▶ **Action item**
In the court excerpt, which non-physical activities did Boswell J. find in R. v. Evans were included in control, direction, or influence over the movement of a person?

▶ **Document extract**

---*---

SB admitted that she had deleted a large number of texts between she and Mr. Williams, although she did not know the number or what those texts said. She said she did this at the instruction of Mr. Williams.
She was cross-examined extensively on this issue.
She was cross-examined extensively on Exhibits 1 and 5 concerning the dates and times of various texts, the difference between some of the headers on certain pages of those two exhibits compared to others, as well as on differences in font sizes on some texts as opposed to others, and the differences in timestamps on some texts compared to others. The defence submits to you that the texts in Exhibit 1 and 5 are not continuous and are heavily edited.
Detective Curtis testified that she sat with the complainant and in order to confirm that all of the texts in Exhibits 1 and 5 were on the complainant's phone, and that she helped place them in date order.
It will be up to you to determine if, and if so, how much you rely on the texts contained in Exhibits 1 and 5. You can rely on all of them, none of them, or only some of them. It is up to you to decide. You are the only judges of the facts.
4. Control, Direction, or Influence the Movements of a Person – Does it Include Setting Rates?
[28] The defence submits that the phrase "control, direction, or influence the movements of that person" in s. 286.3(1) is limited to the accused's impact on the physical movements of the person selling sexual services. It does not include such things as what to charge for sexual services.
[29] The Crown submits that the section covers all things over which the seller of sexual services may be controlled, directed, or influenced, whether mental or physical, and relied on LeMay J., is R. v. Y.S., supra.
[30] Does control, direction, or influence over the movements of a person include non-physical movements – for example deciding how much to charge for what service, and how much should be made in a defined period of time.
[31] The case law suggests that "control, direction, or influence over the movements of a person" does include non-physical movements such as setting prices for services notwithstanding the presence of the words "movements of a person".
[32] In Y.S., LeMay J. considered the words "control, direction or influence over the movement of a person" under s. 279.01 and s. 286.3(1) of the Code. In that case the Crown contended that the control, direction, or influence arose because, inter alia, the accused was controlling the money that the complainant earned. In that case, the "control" over the money is alleged to be that the complainant handed it over to the accused who kept it.
[33] At para. 126, LeMay J. set out the four areas the Crown alleged were amounted to exercising control, direction, or influence over the complainant, one of which was controlling the money that she earned. In para. 127 he said: "Evidence of the exercise of control, direction or influence in any one of these areas would be sufficient to establish the first element of the test for the exploitation offence." (emphasis mine).
[34] In R. v. Evans, 2017 ONSC 4028 , Boswell J., in considering the same phrase albeit in s. 279.01(1), found that the control, direction, or influence over the movement of a person included non-physical activities such as deciding and dictating the rules for her services, setting the fees she charged, and setting the minimum income per month that the complainant was expected to earn.

---*---

▶ **Input data**
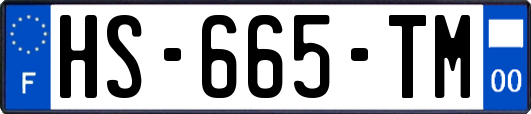 HS-665-TM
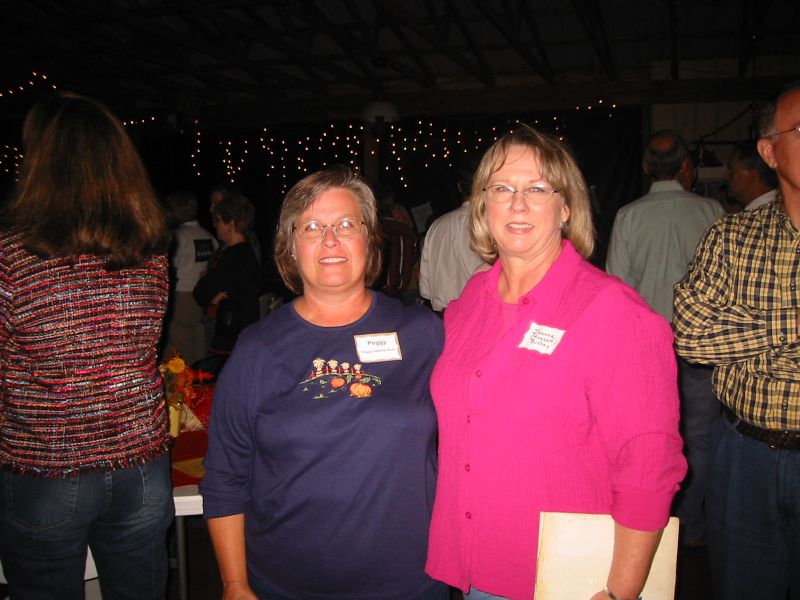 Peggy Haeberle Ahart, Jeannie Hoggett Bussey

---*---

▶ **Answer for the task**
Deciding and dictating the rules for her services, setting the fees she charged, and setting the minimum income per month she was expected to earn.